【医療業界動向コラム】第169 高齢者救急・早期退院を踏まえた多職種連携の新たな評価を検討へ

2025.12.23

 

  令和7年12月12日、第635回中央社会保険医療協議会 総会が開催され、急性期一般入院料に関する評価、栄養剤に関する評価についての議論が展開されている。

急性期一般入院料2-6において、多職種配置で7:1とする新たな評価の検討へ

 急性期一般入院料に関する一般的な急性期と拠点的な急性期に関する新たな評価について議論された。

 まず、一般的な急性期病院に該当する急性期一般入院料2-6に関する新たな視点として、理学療法士や検査技師、薬剤師などを病棟に配置することで10:1から7:1とみなして高齢患者への対応を強化する新たな加算の評価を新設することが検討されることとなった(図1)。

図1 多職種配置・病院機能の評価のイメージ(クリックして拡大表示)

 急性期から包括期、慢性期に移行するに従って、看護師の負担が大きくなっていく。今回の新たな厚生労働省からの提案は、高齢患者のADLの維持・向上に向けた支援の強化だけではなく、看護師の負担軽減の意味合いもあるといえる。

救急搬送受入件数等の実績で急性期一般入院料1の評価の見直しへ

 急性期一般入院料1について、2つの考えが示された。1つ目は、救急搬送の受入件数及び全身麻酔の手術件数の実績要件を満たす、または人口の少ない二次医療圏等では救急搬送件数の最も多い医療機関を拠点的機能として新たな加算などの評価を設定すること(急性期一般入院料1は実績によって拠点的機能と一般的な急性期機能に分けられる?)。2つ目は、急性期充実体制加算と総合入院体制加算を一本化した評価を設ける、というものだ。

 急性期一般入院料1については、救急搬送の受入件数などは病院の規模や周辺環境が影響して、ばらつきがあることがわかっている。また、人口が少なく、医療資源が限られた地域などでは受入件数は少ないものの、地域における受入シェアが高い病院もある。そこで、急性期一般入院料1については、病棟単位ではなく、病院としての救急搬送の受入件数・全身麻酔の手術件数の実績値(救急搬送の受入件数2,000件以上が基準?)及び人口の少ない二次医療圏や離島からなる二次医療圏では救急搬送受入実績のシェア率が最も高い急性期一般入院料1の病院を拠点的機能のある病院とする新たな加算などの評価を設けることとなりそうだ。

 急性期一般入院料1及び急性期一般入院料2-6と医療機関機能報告における急性期拠点機能とと高齢者救急・地域急性期機能の整合性を考えると、今回の議論からは以下のように整理できるだろう。

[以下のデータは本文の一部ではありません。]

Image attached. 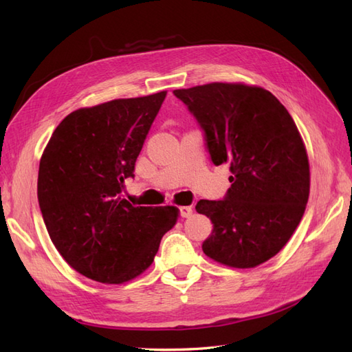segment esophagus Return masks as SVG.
I'll return each mask as SVG.
<instances>
[{
  "mask_svg": "<svg viewBox=\"0 0 352 352\" xmlns=\"http://www.w3.org/2000/svg\"><path fill=\"white\" fill-rule=\"evenodd\" d=\"M179 214H180V217H184V219H186V217H190L192 216V207H179Z\"/></svg>",
  "mask_w": 352,
  "mask_h": 352,
  "instance_id": "esophagus-1",
  "label": "esophagus"
}]
</instances>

図2 急性期一般入院料の役割分担について(HCナレッジ合同会社作成)(クリックして拡大表示)

 急性期一般入院料2-6については、将来的には地域包括医療病棟や地域包括ケア病棟といった包括期入院との一本化なども今後視野に入ってくることだろう。

栄養保持を目的とした医薬品の保険給付の見直しへ

 現役世代の保険料負担を含む国民負担の軽減が診療報酬改定の議論においてもスローガンのようになり、後発医薬品のある長期収載品の選定療養の見直しやバイオ後続品の使用促進に関する議論が継続されている。今回の栄養剤に関する議論もその延長線上にある。

 今回の議論では、栄養保持を目的とする医薬品と同程度の栄養を有する食品が市販されており、通常の食事による栄養補給が可能な患者における追加的な栄養補給についてはこうした食品で代替可能である現況にあることから、栄養保持を目的とする医薬品の薬剤給付の適正化について議論されることとなった。

 栄養保持を目的とした医薬品では「 手術後患者の栄養保持」「 経口的食事摂取が困難な場合の経管栄養補給」が効果効能と明記されている(図3)。そこで、医師が栄養保持を目的とした医薬品を使用することが特に必要と認めて使用する場合を保険給付の対象として、通常の食事による栄養補給が可能な患者における追加的な栄養補給などでは保険給付の対象外にするといった厳格な対応を検討していくこととなりそうだ。